Rose en était persuadée, elle avait filé en quasi ligne droite, elle avait remonté la rue du Temple et s'attendait à déboucher sur République. Elle connaissait pourtant bien les rues de Paris, elle avait d'ailleurs passé toute son adolescence dans le Marais. Sa confusion fut immense lorsqu'elle réalisa qu'elle se trouvait face à la Géode. Plutôt que de la freiner de stupeur, l'immense circularité qui s'offrait à elle la fit onduler de plus belle. L'assemblée de 50 à 100 millions d'âmes surexcitées serpenta jusqu'à la sphère de Madeleine à une vitesse effarante. L'immense globe semblait flotté. Luc fut le premier sur l'objectif. Un petit groupe suivit. Rose arriva avec la seconde vague. Tous essayaient de pénétrer l'enceinte sphérique, la surface était molle mais une fine pellicule empêchait toute insémination. L'effervescence était digne des plus grand champs de bataille, le suspens à son comble. Son flagelle frétillant n'arrivait pas à procurer à Rose une force de perforation suffisante. Le jogger était désormais en place, la répétition de ses coups de béliers hélicoïdaux avait commencé à entamer le film protecteur.
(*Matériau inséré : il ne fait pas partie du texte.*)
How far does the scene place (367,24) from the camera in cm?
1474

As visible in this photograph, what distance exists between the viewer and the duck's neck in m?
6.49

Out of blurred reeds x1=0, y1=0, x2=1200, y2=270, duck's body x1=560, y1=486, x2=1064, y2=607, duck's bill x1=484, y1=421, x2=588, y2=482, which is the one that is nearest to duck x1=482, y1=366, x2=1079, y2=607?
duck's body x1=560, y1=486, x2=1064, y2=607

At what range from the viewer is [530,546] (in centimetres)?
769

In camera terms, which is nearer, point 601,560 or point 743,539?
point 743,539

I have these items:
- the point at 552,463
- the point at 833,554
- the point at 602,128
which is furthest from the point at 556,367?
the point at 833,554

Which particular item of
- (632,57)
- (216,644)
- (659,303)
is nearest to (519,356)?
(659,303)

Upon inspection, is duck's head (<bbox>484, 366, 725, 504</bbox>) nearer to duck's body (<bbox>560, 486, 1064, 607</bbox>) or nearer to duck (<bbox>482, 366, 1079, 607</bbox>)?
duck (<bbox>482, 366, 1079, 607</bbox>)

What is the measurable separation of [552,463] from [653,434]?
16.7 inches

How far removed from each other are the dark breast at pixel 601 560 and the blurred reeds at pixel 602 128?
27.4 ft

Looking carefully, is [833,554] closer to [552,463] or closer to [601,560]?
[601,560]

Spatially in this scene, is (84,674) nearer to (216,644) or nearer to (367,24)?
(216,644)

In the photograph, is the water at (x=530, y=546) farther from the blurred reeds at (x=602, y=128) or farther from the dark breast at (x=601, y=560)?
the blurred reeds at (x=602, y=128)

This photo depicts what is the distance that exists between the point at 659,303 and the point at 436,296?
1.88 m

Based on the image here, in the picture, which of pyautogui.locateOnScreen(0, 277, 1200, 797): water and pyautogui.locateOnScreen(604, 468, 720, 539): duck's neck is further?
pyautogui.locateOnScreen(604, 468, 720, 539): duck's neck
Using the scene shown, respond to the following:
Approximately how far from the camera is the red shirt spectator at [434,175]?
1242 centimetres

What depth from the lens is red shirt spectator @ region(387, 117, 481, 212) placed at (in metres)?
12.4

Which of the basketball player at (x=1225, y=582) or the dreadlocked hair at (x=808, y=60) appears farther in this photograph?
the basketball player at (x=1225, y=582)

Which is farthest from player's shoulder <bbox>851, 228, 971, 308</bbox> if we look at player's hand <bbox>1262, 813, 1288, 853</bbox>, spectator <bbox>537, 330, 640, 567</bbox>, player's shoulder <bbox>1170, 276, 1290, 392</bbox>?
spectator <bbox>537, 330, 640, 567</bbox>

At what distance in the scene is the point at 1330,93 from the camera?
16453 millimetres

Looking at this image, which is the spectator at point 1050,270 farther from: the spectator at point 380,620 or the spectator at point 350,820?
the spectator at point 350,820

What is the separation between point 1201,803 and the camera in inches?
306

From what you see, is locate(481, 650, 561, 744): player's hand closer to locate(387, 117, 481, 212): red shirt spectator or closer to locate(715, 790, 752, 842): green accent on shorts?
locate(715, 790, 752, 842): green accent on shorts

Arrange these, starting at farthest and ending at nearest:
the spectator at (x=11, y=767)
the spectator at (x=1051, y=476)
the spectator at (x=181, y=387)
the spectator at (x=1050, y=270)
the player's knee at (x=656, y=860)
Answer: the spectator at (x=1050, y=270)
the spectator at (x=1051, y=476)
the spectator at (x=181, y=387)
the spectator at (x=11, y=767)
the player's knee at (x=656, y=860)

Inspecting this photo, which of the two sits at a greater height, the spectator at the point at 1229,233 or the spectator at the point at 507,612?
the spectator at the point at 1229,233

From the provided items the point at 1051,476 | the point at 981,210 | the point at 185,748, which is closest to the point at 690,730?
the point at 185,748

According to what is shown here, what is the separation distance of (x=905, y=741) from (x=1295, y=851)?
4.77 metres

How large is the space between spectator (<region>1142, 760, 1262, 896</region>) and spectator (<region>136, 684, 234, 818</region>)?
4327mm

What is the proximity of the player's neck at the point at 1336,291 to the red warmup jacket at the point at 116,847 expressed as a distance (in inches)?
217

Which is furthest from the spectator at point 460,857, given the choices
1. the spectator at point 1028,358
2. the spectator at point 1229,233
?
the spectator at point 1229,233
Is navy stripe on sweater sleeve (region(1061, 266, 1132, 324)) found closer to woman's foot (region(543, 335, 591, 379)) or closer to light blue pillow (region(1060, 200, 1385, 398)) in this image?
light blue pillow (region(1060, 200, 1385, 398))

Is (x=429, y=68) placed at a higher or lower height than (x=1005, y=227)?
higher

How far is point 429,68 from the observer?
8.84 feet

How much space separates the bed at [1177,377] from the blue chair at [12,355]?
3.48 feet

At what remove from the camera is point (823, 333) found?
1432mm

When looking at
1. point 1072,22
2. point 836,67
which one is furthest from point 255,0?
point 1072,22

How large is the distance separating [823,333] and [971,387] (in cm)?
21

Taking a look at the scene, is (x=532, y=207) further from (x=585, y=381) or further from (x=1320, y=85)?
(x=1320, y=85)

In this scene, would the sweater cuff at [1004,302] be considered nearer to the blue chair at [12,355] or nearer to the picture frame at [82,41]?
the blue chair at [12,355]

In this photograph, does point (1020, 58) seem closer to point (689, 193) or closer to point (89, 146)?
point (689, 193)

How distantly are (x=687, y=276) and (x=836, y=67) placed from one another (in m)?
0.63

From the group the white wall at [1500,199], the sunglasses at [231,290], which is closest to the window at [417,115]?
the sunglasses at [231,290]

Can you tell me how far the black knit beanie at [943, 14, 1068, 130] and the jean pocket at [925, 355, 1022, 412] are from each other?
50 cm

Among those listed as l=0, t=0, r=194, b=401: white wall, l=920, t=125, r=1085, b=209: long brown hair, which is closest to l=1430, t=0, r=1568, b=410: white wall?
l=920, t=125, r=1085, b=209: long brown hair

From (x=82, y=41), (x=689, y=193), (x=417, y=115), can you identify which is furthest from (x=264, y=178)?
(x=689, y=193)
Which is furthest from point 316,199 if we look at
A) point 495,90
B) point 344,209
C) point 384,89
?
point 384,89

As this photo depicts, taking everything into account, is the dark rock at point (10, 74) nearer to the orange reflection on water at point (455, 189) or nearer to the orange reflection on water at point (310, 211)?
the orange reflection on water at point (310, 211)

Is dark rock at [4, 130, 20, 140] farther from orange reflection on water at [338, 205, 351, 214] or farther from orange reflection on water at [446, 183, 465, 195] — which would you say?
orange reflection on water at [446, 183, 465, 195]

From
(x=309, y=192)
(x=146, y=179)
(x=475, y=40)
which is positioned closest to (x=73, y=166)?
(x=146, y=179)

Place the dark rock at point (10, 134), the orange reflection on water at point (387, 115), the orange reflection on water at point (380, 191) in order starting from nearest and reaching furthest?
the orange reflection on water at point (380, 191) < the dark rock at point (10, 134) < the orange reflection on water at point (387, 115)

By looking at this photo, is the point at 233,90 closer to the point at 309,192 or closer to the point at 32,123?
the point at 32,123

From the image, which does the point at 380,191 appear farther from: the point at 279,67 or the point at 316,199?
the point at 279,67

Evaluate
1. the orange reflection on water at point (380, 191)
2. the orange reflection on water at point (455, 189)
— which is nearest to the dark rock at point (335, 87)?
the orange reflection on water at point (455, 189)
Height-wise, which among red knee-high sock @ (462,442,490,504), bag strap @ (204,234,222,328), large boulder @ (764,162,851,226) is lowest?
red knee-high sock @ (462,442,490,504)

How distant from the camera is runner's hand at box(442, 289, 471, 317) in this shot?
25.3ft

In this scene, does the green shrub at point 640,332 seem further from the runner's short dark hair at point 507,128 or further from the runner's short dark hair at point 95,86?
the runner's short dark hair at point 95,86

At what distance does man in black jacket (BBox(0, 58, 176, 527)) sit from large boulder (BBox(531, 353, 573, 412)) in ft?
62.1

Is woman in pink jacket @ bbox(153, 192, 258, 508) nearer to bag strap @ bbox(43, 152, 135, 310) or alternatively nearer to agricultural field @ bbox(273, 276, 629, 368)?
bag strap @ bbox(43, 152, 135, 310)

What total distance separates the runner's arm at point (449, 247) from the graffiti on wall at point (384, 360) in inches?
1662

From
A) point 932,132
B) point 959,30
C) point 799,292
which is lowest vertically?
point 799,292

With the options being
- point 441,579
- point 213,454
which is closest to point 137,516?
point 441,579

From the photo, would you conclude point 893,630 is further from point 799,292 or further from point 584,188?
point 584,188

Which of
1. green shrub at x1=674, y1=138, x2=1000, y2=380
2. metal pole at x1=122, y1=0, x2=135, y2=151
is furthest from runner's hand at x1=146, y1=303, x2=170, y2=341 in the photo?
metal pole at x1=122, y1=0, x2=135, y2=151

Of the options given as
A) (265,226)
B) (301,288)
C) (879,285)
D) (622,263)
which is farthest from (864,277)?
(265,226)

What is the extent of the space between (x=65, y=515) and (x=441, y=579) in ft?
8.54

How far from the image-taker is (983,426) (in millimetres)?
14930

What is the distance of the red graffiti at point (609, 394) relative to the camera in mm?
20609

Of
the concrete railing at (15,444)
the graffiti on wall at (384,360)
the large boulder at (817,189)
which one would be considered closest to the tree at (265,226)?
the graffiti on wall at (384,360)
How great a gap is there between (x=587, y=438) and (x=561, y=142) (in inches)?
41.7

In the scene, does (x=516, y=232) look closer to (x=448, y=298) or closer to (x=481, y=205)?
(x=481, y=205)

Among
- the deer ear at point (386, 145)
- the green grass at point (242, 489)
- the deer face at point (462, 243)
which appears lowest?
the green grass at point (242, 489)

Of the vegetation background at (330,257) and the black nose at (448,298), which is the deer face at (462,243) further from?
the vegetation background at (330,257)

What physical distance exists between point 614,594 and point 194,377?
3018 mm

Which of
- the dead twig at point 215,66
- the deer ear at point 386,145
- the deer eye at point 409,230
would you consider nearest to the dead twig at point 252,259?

Sa tête était à moitié rentrée. D'autres progressaient rapidement - Thibaut, l'étudiant en arts cinématographiques, Alexandra, la mordue de shopping. La situation devenait critique pour Rose et virait au drame. Impossible de se projeter à l'intérieur comme dans l'avenir. Elle venait à peine d'entamer la pellicule lorsque le flagelle de Rita disparut progressivement à l'intérieur de l'ovule et vint apporter un dénouement tragique à cet heureux scénario. Le sort en était jeté. Adieu Thibaut, Alexandra, le jogger ou encore Luc. Adieu Rose. Tu n'en viendras jamais à éclore, avortée devant l'œuf.